In other words, paresis is almost paralysis, but not complete: movements that are severely limited in volume and strength are possible, but they are uncontrollable by the host.
For ultimate clarity with strength and sensitivity in the limbs, it is worth remembering the ancient languages:
- mono paresis or monoplegia - a devastating process in one limb;
- pair paresis or paraplegia - the same in two identical limbs( upper or lower);
- hemi paresis or hemiplegia - development of the process in one half of the body;
- tetra paresis or tetraplegia - a pathology of all four( both upper and lower, both right and left) of the limbs.
"Plege" means a blow - the reasons are available for
. For what reason does a decline in muscle strength occur, accompanied by a complete absence of arbitrary movements in both arms( or legs) - paraplegia?
For the development of this condition, one of the motor ways of the nervous system must be affected, each of which bears the name of the researcher who opened it.
Depending on the cause and the speed of the onset of the condition, paraplegia can be:
- Acute , which is able to develop as a result of such an electrolyte balance disorder as pronounced hypokalemia, either due to a stroke, either the brain or spinal cord, or by squeezing the dorsalthe brain, caused by a fracture of the spine( compression myelitis).
- Subacute variant of development is a possible result of the "drama" played out in the brain or spinal cord when exposed to bacterial infection( myelitis and meningomyelitis of infectious, including poliomyelitis), or liquorodynamic( by the type of hydraulic) stroke, or consequence of ischemiaany department of the nervous system, or the cause may be a deformity of the spine of an innate character.
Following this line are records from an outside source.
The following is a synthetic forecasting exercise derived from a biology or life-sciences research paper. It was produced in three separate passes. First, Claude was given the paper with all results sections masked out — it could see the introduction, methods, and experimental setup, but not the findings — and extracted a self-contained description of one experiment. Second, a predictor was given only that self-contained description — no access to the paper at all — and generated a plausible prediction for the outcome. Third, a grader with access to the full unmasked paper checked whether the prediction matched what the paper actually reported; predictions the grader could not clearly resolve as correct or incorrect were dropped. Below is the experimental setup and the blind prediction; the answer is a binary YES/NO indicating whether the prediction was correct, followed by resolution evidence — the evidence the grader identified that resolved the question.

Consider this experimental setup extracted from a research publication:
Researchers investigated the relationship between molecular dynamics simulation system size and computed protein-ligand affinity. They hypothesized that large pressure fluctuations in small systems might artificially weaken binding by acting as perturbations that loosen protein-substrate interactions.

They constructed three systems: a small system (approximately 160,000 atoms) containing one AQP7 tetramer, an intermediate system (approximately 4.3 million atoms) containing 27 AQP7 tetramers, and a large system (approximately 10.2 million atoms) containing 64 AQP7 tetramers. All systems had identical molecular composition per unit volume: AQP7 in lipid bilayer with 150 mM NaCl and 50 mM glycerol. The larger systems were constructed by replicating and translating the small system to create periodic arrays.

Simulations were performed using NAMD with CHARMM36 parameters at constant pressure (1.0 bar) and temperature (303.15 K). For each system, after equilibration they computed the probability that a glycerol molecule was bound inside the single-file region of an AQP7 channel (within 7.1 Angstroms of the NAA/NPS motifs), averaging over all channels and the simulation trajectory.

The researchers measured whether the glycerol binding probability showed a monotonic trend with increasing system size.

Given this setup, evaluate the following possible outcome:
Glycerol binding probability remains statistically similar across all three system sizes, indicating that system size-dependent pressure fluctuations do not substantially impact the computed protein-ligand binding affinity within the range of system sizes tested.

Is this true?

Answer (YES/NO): NO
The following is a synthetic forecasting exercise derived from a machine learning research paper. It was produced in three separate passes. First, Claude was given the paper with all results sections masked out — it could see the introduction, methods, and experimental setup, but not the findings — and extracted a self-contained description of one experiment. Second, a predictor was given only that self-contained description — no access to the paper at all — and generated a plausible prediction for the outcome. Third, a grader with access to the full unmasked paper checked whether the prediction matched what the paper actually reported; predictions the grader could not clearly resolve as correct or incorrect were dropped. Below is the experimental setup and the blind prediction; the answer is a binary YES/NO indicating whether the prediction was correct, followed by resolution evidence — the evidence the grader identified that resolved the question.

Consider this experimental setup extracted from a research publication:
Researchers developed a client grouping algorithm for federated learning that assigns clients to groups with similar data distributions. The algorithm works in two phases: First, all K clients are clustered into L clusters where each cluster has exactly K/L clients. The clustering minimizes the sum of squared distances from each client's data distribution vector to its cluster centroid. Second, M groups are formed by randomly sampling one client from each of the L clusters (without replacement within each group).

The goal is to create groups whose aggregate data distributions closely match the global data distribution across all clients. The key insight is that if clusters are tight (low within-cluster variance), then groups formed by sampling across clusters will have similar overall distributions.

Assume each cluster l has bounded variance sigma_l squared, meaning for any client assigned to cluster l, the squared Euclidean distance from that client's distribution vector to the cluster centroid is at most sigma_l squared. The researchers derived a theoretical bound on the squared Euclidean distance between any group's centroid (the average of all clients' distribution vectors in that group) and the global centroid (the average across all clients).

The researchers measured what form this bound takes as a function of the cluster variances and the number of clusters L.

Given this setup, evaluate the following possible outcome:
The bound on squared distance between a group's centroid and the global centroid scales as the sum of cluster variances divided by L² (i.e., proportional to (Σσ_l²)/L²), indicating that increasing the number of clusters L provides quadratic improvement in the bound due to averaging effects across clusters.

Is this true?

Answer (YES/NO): YES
- Sluggish form of disorder may manifest as a parasitic infection of the central nervous system, as well as a tumor in it, or a hernia of the spinal cord, as well as spondylarthrosis. Either there can be no obvious cause at all - an idiopathic variant of sluggish paraplegia.
In case of damage to the nervous system of organic origin, paraplegia is called organic, in the case of psychic genesis - psychogenic, mostly - hysterical.The basis of organic paraplegia, most often spastic, are lesions of the nervous system( both peripheral and central) due to atherosclerosis, arteritis, which lead to the formation of foci of softening the brain of a bilateral character, psychogenic paraplegia is predominantly flaccid in the course of the disorder.
Paraplegia occurs as a consequence of amyotrophic lateral or multiple sclerosis, and also occurs with syringomyelia.
Why is the reason for the development of paraplegia is precisely the "hydraulic shock"?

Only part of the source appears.